CBG’s suspension is not an isolated incident. Earlier this year, Guaranty Trust Bank Ghana Limited and FBNBank Ghana Limited faced similar penalties for non-compliance with foreign exchange regulations.

These enforcement actions demonstrate the Bank of Ghana’s commitment to maintaining the integrity of the foreign exchange market.
The suspension stems from CBG’s failure to adhere to the Updated Guidelines for Inward Remittance Services for Payment Service Providers, issued in November 2023, and the Anti-Money Laundering/Combating the Financing of Terrorism & The Proliferation of Weapons of Mass Destruction (AML/CFT&P) Guideline, updated in December 2022.

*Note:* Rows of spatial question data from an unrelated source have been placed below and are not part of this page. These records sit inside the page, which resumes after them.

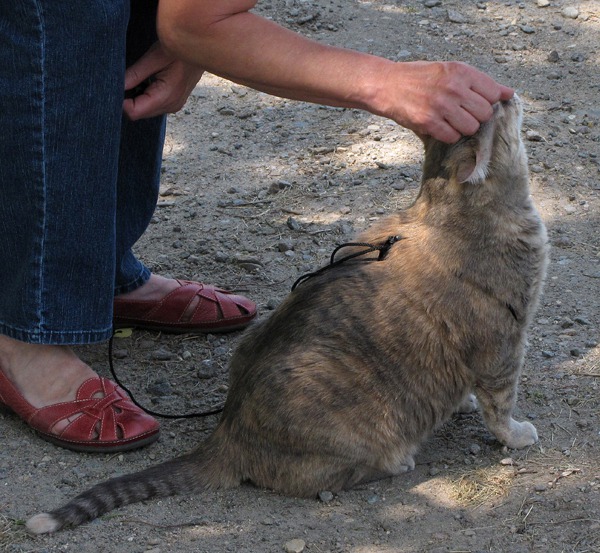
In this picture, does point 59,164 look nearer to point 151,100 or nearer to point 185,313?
point 151,100

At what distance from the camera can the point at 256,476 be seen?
2.99 m

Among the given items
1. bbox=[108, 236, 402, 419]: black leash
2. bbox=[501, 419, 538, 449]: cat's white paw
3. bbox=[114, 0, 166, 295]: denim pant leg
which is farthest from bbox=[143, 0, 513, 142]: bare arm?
bbox=[501, 419, 538, 449]: cat's white paw

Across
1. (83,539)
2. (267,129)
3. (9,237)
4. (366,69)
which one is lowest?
(83,539)

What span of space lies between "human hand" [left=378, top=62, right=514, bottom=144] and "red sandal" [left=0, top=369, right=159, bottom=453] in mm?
1416

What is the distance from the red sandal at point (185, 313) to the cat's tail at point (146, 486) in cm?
90

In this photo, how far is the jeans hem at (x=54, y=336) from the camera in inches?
118

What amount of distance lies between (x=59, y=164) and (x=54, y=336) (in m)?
0.58

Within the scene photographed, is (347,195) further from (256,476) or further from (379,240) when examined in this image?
(256,476)

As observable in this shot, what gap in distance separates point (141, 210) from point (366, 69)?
4.51 ft

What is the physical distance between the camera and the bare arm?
258 centimetres

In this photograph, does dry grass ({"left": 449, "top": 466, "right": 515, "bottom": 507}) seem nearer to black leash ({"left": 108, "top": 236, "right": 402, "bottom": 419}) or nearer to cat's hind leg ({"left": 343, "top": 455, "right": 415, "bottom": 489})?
cat's hind leg ({"left": 343, "top": 455, "right": 415, "bottom": 489})

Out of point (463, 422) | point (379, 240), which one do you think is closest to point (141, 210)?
point (379, 240)

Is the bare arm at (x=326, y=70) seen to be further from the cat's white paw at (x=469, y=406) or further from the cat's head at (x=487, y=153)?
the cat's white paw at (x=469, y=406)

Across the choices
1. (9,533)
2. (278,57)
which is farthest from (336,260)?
(9,533)
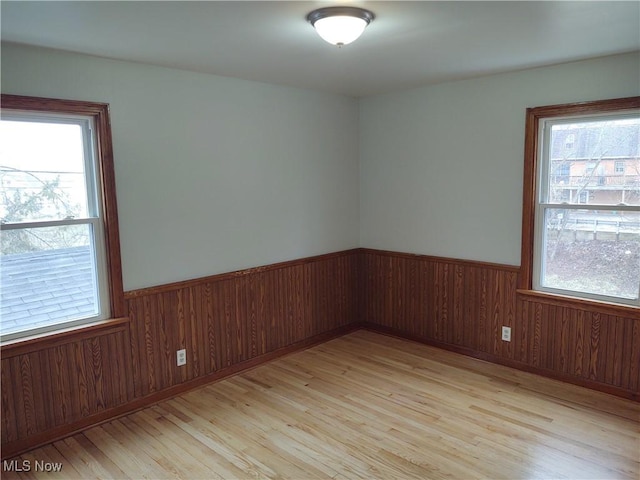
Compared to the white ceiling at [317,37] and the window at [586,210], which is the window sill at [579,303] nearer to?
the window at [586,210]

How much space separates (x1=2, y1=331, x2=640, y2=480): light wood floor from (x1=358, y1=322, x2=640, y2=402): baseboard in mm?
62

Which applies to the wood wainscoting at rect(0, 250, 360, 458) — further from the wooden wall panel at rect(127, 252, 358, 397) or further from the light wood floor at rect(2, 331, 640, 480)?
the light wood floor at rect(2, 331, 640, 480)

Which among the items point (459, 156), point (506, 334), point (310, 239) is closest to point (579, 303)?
point (506, 334)

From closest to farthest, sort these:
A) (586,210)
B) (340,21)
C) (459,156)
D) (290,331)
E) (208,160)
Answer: (340,21) → (586,210) → (208,160) → (459,156) → (290,331)

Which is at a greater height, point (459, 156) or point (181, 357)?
point (459, 156)

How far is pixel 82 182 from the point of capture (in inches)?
115

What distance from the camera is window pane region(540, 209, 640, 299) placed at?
3166 millimetres

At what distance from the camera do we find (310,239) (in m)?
4.33

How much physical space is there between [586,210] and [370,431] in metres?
2.22

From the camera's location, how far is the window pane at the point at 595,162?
3113 mm

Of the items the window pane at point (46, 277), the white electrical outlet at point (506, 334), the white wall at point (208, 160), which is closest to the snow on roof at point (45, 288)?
the window pane at point (46, 277)

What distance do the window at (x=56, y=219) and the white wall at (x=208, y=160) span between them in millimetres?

To have its licensee restored, CBG must implement effective controls to ensure strict compliance with foreign exchange regulations.

The Bank of Ghana has issued a stern warning to all foreign exchange market players, emphasizing the importance of adhering to applicable regulations and guidelines.

Background

Consolidated Bank Ghana Ltd is an indigenous Ghanaian universal bank, licensed by the Bank of Ghana under the Specialized Deposit-Taking Institutions Act, 2016 (Act 930).

With a focus on personal and business banking, CBG offers various services, including remittance solutions and SME funding initiatives.

Implications And Next Steps

The one-month suspension will likely impact CBG’s foreign exchange trading operations, affecting customers and businesses reliant on these services.

To mitigate potential disruptions, CBG must promptly address the regulatory breaches and demonstrate compliance with foreign exchange regulations.

As the Bank of Ghana continues to monitor CBG’s progress, the banking sector can expect increased scrutiny and enforcement of foreign exchange regulations.

Market players would do well to take heed of this warning, ensuring their operations align with regulatory requirements to avoid similar penalties.

In the words of Sandra Thompson, Secretary to the Bank of Ghana, “The licensee will be restored at the end of the one-month suspension period once the Bank of Ghana is satisfied that CBG has put in place effective controls to ensure strict adherence
to the foreign exchange market regulation.”.